→ **Text to read**
## Start
Home | About | Sematext search-lucene.com search-hadoop.com
 Search Hadoop and all its subprojects:

Switch to Threaded View
HBase, mail # user - How would you model this in Hbase?


Copy link to this message
-
Re: How would you model this in Hbase?
Ian Varley 2013-02-07, 13:35
Overloading the time stamp aka the versions of the cell is really not a
good idea.

I agree in general, guys (and noted the dangers in my original post). I'd note, however, that this may be one of the rare cases where this actually *isn't* overloading the timestamp. If you look at the OP's question, this really is two versions of a single value. The data originally came in as X, then a month later it's revised to Y. If the majority of queries are going to just ask "what's the latest value", then this will make it easy in HBase, because that's the default behavior. And if you want to do a time travel query, that too is easy (you just set the max date you'd like to use). Doing either of those things with the reporting_month explicitly factored into the model (in the key, say) is harder. (Not impossible, just more complicated.)
## End
→ **Exercise**
From the HBase forum thread above, reproduce word for word the passage running from "I agree in general, guys" up to and including "just more complicated.)".

→ **Extracted entries**
## Start
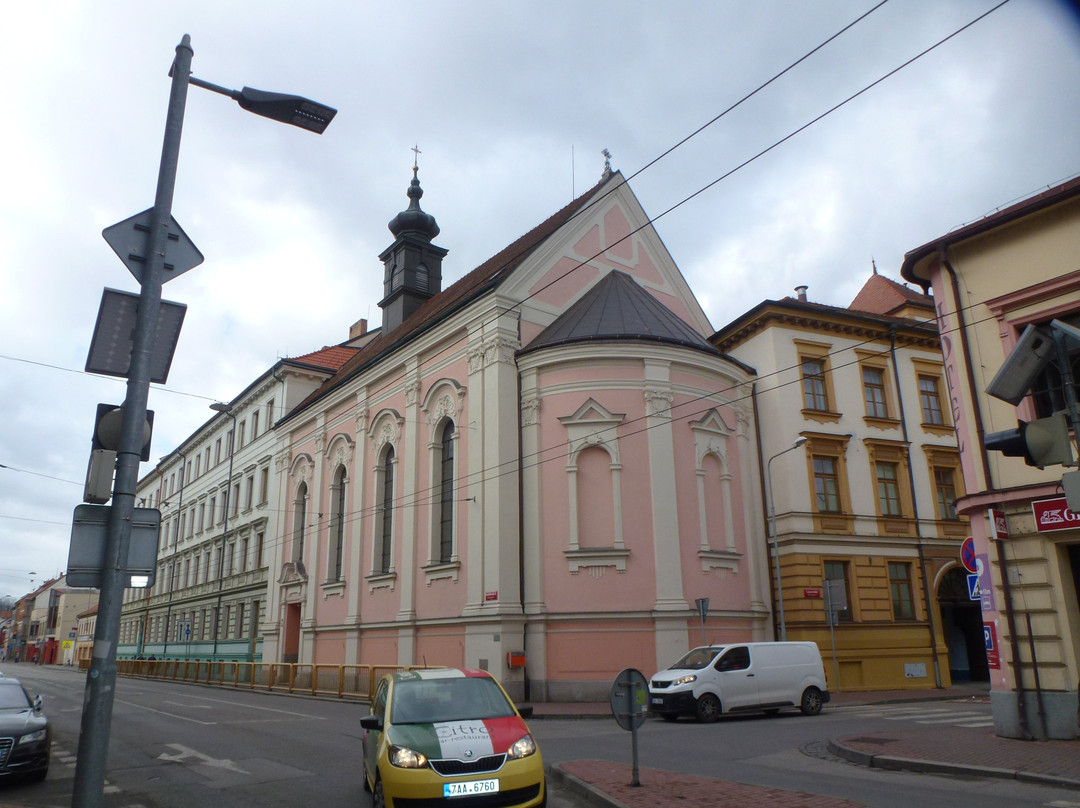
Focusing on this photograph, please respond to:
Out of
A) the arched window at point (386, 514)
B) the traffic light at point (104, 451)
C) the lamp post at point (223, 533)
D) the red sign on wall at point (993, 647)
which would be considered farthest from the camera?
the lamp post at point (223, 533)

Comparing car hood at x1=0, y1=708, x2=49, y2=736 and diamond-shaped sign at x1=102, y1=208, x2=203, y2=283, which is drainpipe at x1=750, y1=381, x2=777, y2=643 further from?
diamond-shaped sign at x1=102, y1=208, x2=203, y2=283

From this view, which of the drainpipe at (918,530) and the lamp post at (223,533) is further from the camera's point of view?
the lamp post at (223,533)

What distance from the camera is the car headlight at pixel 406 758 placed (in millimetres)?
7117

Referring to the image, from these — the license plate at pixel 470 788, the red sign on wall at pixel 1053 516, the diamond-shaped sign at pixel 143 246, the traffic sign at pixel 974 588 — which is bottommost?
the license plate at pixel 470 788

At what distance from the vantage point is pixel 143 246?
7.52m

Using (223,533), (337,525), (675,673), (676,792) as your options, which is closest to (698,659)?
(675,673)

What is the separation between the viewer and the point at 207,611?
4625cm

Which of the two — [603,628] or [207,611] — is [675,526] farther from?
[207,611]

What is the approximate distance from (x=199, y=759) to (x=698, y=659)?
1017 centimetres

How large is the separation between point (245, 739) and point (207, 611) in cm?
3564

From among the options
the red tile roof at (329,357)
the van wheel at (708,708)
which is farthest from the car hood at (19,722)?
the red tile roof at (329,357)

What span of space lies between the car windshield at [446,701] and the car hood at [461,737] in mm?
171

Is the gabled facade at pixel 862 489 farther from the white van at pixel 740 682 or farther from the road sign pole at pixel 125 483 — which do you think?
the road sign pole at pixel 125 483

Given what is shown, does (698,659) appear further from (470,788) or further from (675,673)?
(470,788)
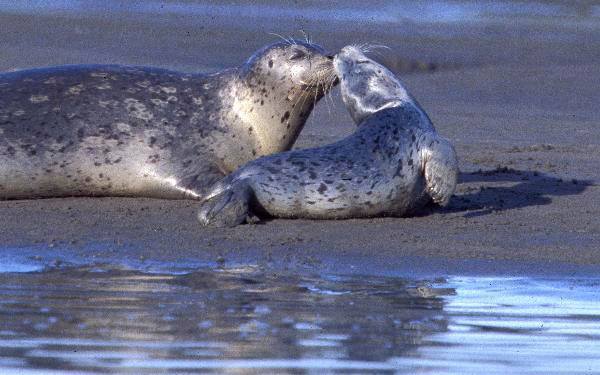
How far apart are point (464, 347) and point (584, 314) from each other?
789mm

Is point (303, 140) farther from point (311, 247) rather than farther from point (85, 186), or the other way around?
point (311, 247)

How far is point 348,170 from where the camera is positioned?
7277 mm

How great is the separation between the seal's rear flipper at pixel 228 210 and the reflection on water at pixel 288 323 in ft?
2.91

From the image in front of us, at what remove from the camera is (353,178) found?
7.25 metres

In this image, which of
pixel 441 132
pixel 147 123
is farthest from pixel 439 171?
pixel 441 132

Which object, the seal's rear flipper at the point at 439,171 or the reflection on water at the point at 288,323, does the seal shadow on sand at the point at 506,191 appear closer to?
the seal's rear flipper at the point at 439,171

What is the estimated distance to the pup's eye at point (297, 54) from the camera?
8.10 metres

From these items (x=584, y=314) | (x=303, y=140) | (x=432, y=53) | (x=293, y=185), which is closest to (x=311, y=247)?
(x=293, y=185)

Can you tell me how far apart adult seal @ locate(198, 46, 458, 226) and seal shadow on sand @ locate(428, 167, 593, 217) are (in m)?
## End
→ **Written answer**
I agree in general, guys (and noted the dangers in my original post). I'd note, however, that this may be one of the rare cases where this actually *isn't* overloading the timestamp. If you look at the OP's question, this really is two versions of a single value. The data originally came in as X, then a month later it's revised to Y. If the majority of queries are going to just ask "what's the latest value", then this will make it easy in HBase, because that's the default behavior. And if you want to do a time travel query, that too is easy (you just set the max date you'd like to use). Doing either of those things with the reporting_month explicitly factored into the model (in the key, say) is harder. (Not impossible, just more complicated.)